Objectives: This study assessed the effectiveness of in-context learning using Generative Pre-trained Transformer-4 (GPT-4) for labeling radiology reports.
Methods: In this retrospective study, radiology reports were obtained from the Medical Information Mart for Intensive Care III database. Two structured prompts-the "basic prompt" and the "in-context prompt"- were compared. An optimization experiment was conducted to assess consistency and the occurrence of output format errors. The primary labeling experiments were performed on 200 unseen head computed tomography (CT) reports for multilabel classification of predefined labels (Experiment 1) and on 400 unseen abdominal CT reports for multi-label classification of actionable findings (Experiment 2).
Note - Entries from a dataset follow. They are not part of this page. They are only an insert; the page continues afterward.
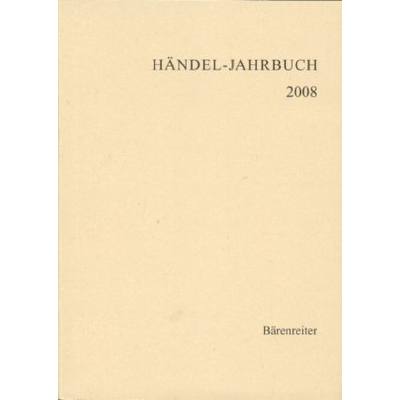 9783761814482 - Händel Jahrbuch 2008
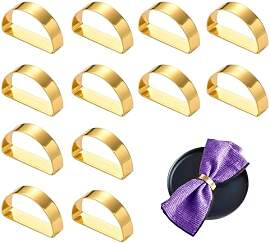 12 Pcs Serviettenringe Gold,Metall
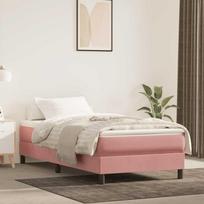 Čiužinys Aksominis, 90x210x20 cm, rožinis (Pink)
Results: The inter-reader accuracies in Experiments 1 and 2 were 0.93 and 0.84, respectively. For multi-label classification of head CT reports (Experiment 1), the in-context prompt led to notable increases in F1-scores for the "foreign body" and "mass" labels (gains of 0.66 and 0.22, respectively). However, improvements for other labels were modest. In multi-label classification of abdominal CT reports (Experiment 2), in-context prompts produced substantial improvements in F1-scores across all labels compared to basic prompts. Providing context equipped the model with domain-specific knowledge and helped align its existing knowledge, thereby improving performance.
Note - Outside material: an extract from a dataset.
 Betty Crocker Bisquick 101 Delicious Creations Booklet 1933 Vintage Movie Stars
Conclusions: Incontext learning with GPT-4 consistently improved performance in labeling radiology reports. This approach is particularly effective for subjective labeling tasks and allows the model to align its criteria with those of human annotators for objective labeling. This practical strategy offers a simple, adaptable, and researcher-oriented method that can be applied to diverse labeling tasks.